Sputtering, gasping, dying...car trouble on EDSA

Arrrrrggggghhhhhhhhhhh!

One among the many phobias of driving maniacs like me is having car trouble in the middle of EDSA or the South Superhighway in the midst of bumper to bumper traffic. Arrghhhh indeed! Very few can compare with the aggravation, the humiliation, the frustration, the desperation (I could go on and on, but you get the drift).

First, it is so damn inconvenient precisely because cars do have this annoying tendendy to break down when one is running two hours late to a very important appointment, or when traffic is unbearably heavy and everyone's patience just broke 280 degrees. Lucky if its a simple case of the radiator overheating (luckier still if there is water nearby, or if the driver had the foresight to bring water to begin with for this kind of emergencies).
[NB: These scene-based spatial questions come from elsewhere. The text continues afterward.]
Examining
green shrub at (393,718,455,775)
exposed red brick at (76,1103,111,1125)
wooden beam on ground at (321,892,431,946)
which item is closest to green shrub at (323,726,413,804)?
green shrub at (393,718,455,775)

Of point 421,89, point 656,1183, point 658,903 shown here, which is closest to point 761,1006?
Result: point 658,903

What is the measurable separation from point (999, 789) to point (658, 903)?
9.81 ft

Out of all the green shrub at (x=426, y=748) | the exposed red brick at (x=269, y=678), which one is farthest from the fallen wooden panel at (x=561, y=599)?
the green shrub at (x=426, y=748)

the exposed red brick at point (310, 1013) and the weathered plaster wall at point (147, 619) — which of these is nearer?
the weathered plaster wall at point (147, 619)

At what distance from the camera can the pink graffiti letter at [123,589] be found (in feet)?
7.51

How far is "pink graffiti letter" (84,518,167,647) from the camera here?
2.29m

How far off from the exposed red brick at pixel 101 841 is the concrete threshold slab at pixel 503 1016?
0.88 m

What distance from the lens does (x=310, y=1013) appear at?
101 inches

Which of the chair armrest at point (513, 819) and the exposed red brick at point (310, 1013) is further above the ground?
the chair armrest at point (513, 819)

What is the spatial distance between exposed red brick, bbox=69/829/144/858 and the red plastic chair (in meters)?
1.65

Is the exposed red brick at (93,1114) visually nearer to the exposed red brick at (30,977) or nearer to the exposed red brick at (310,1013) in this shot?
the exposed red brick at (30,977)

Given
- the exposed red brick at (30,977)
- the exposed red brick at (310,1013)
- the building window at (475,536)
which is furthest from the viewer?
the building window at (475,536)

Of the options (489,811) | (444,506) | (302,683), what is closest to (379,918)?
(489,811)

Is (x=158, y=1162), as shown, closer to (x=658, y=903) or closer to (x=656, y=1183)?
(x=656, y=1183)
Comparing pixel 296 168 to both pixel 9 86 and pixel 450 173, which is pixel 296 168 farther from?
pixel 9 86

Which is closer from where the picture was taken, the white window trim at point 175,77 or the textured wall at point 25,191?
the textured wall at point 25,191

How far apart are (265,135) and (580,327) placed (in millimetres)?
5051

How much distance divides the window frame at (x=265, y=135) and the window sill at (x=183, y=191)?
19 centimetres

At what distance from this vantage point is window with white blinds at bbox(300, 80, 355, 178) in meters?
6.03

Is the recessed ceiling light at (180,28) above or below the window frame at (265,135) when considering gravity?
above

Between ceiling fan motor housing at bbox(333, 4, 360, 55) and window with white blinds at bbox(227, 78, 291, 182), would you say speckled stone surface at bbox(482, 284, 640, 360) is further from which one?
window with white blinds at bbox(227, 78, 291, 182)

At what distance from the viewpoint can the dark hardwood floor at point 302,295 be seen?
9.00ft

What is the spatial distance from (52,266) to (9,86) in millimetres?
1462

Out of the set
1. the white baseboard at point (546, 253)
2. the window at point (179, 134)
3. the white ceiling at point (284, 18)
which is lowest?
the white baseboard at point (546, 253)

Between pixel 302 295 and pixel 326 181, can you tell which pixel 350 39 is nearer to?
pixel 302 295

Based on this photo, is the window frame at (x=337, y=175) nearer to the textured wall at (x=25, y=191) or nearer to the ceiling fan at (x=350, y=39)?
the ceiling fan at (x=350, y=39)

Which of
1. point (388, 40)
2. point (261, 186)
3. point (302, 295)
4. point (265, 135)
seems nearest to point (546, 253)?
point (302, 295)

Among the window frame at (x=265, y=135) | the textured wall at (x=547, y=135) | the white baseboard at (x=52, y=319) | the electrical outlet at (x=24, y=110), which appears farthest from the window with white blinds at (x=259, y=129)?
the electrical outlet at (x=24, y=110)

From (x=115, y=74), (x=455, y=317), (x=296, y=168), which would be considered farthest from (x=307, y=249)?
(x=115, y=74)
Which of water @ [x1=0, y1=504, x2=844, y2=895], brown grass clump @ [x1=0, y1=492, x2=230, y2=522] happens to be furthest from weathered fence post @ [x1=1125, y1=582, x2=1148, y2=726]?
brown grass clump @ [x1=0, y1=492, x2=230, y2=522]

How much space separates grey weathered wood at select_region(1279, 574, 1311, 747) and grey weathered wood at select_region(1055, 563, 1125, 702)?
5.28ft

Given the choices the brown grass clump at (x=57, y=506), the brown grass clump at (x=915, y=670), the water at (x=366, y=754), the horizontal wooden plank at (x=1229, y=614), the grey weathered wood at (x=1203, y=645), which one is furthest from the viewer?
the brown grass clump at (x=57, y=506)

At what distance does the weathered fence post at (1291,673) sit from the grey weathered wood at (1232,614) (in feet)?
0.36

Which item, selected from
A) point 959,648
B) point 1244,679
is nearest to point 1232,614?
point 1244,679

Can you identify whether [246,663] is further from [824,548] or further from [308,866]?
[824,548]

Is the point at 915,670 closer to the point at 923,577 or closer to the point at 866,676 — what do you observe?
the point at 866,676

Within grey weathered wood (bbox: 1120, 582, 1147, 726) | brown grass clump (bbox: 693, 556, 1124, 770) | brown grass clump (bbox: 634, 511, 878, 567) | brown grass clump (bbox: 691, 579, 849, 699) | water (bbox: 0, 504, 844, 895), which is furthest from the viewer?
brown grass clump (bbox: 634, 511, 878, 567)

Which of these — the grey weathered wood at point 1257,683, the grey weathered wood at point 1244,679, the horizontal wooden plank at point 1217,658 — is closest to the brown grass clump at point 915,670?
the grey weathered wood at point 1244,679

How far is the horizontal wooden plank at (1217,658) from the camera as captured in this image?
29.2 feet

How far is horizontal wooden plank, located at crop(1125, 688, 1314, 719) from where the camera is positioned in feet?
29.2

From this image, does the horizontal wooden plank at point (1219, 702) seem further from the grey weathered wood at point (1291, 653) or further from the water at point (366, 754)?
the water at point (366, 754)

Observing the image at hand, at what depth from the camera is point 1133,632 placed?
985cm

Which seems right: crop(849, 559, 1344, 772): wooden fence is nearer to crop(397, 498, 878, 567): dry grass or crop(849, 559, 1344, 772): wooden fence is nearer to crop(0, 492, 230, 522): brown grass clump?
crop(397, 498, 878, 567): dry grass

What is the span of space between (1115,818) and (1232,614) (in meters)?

Too bad if it is something like a fan belt getting torn or the injector pump getting twisted (the last one is a personal invention, also called poetic license - obviously my knowledge of car engines is zilch). Ah, but regardless, one has to stand under the car's open hood to try and pick on the machine pretending to tinker with it just to communicate to people that yes, your car decided to throw a tantrum to spite everyone else on the road!

Second, very few people empathize with drivers experiencing car trouble. Yeah, as if anyone wants to experience being stuck in the middle of a highway under a scorching sun to begin with! But other drivers do honk their horns behind you berating you for getting in their way. Those who are not openly annoyed lower their windows when they pass you and give you that patronizing stare that says "so you are the guy who did not conduct maintenance check on your car before you left your house and has therefore caused us to be late by 5 minutes."

And third, and worst, the vultures on the road circle and slowly descend on you. First, the traffic cops. What I want to know is who designed the training program to train cops to be so unfeeling? Not only is it automatically presumed that a car problem is your fault (why can't it be the car engine's? Or the car manufacturer's? or the mechanic's? Or while we are at it, why can't it be the government's fault for not taking care of the roads and lowering oil prices? okay,okay, got carried away there), they are actually trained to collect money from you. Goodness, nasiraan ka na nga, mumultahan ka pa! And then before you know it, there is a motley crowd gathered around you - towers (who will charge an arm and a leg to bring your car 20 meters away), enterprising people who offer to fix your car on the spot (for the cost of a total overhaul) and kibitzers who offer unsolicited advice and their friends and jueteng bettors. Arrrghhhhhhhh!

At this point, you simply just want to get it over with.

But to be fair, yes, there are some good samaritans who do inquire about what they can do; if you need water or a battery cable or whatever (perhaps a shoulder to cry on? another car I can kick?). There was a time my car actually sputtered, gasped, and then decided to just stop right in the middle of the South Superhighway. Three drivers actually stopped and offered help. Good thing, the car started up again after a few minutes and a serious heart to heart talk between me and the engine which involved some threatening from my end (I swear if you do not start I will trade you in for a beetle!) and all right, some shameless pleading (please please, will you at least get me to a gas station or somewhere a little more convenient?).

Anyway. I had car trouble this morning right smack in the middle of the Guadalupe Bridge while on the way to work. Good for me, the car did not actually die down so I was able to slowly, gingerly bring it to the Robinson's Mall on Pioneer Street where I was able to park it safely. But still, I caused some traffic as that part of the road is where the buses congregrate and make mayhem. And yes, there were two people who immediately approached me and offered all kinds of advice and of course, their services. Fortunately, I was in a safe place so I just locked my car and called someone.

Turns out it was just the aircon's fan belt. So I am driving without an aircon. Sigh. Happy new year!